### TASK TO CARRY OUT
All of the listing is to be written out word for word, with the pictures left out.

### INFORMATION SHOWN
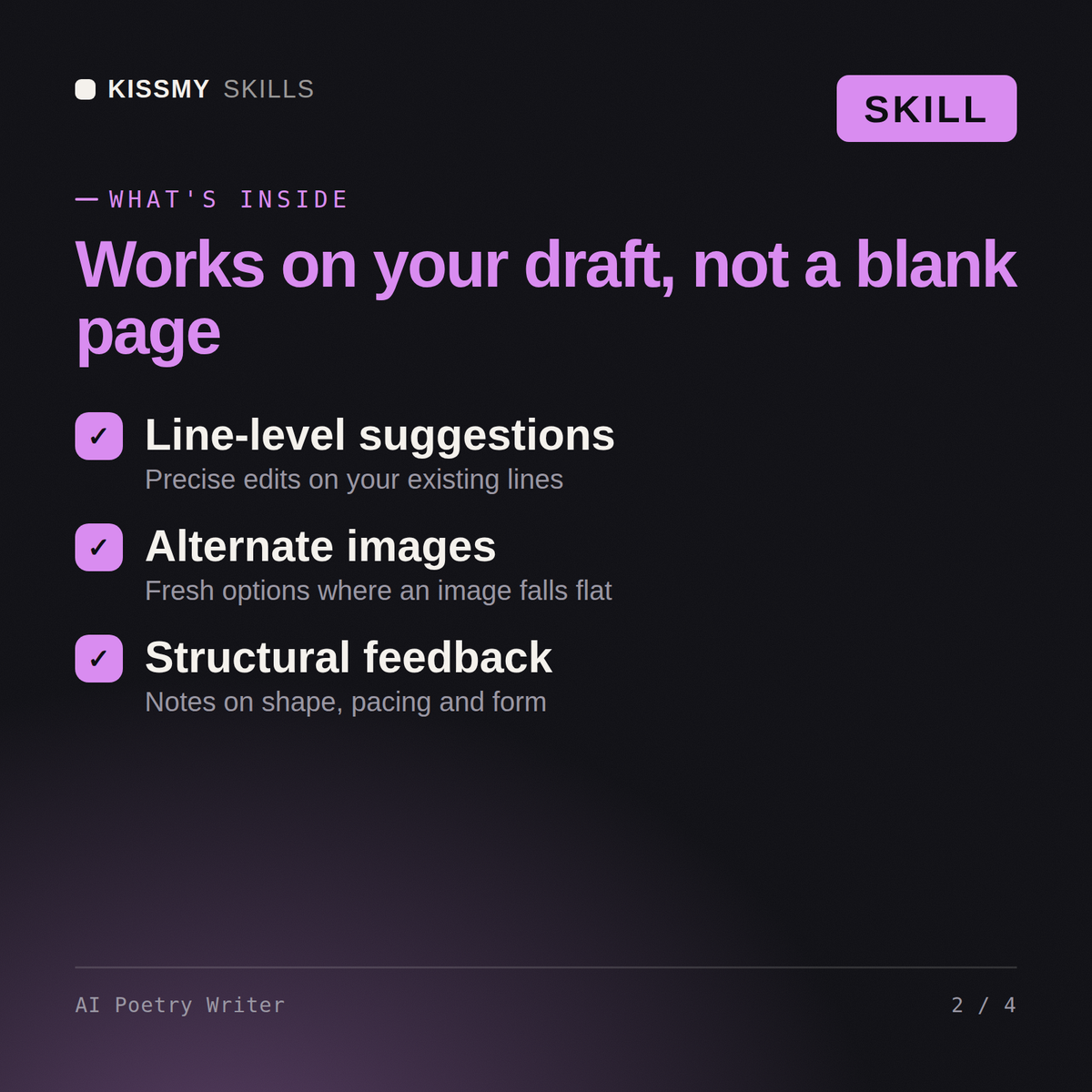 What's inside the AI Poetry Writer AI skill: Line-level suggestions, Alternate images, Structural feedback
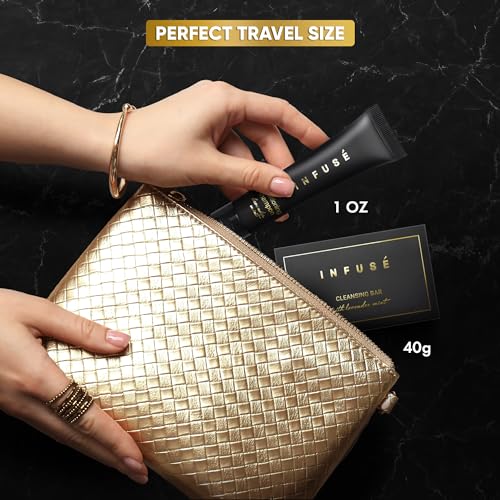 Infuse Black Hotel Soaps and Toiletries Bulk Set | 1-Shoppe All-In-Kit Amenities for Hotels & Airbnb | 1 oz Hotel Cleansing Bar and Conditioning Shampoo Travel Size | 100 Pieces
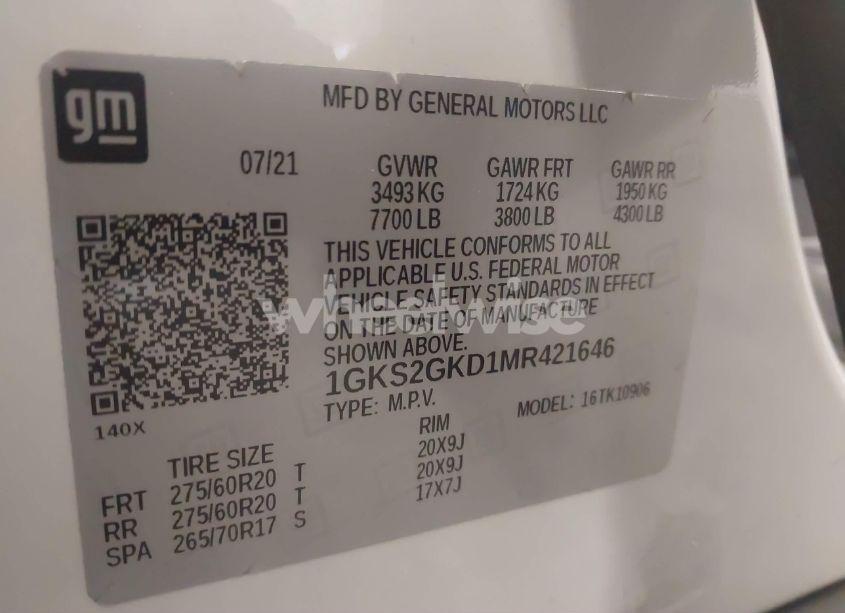 Photo 9 of 2021 Gmc Yukon XL 4WD SLT (VIN 1GKS2GKD1MR421646)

### THE ANSWER
 What's inside the AI Poetry Writer AI skill: Line-level suggestions, Alternate images, Structural feedback
 Infuse Black Hotel Soaps and Toiletries Bulk Set | 1-Shoppe All-In-Kit Amenities for Hotels & Airbnb | 1 oz Hotel Cleansing Bar and Conditioning Shampoo Travel Size | 100 Pieces
 Photo 9 of 2021 Gmc Yukon XL 4WD SLT (VIN 1GKS2GKD1MR421646)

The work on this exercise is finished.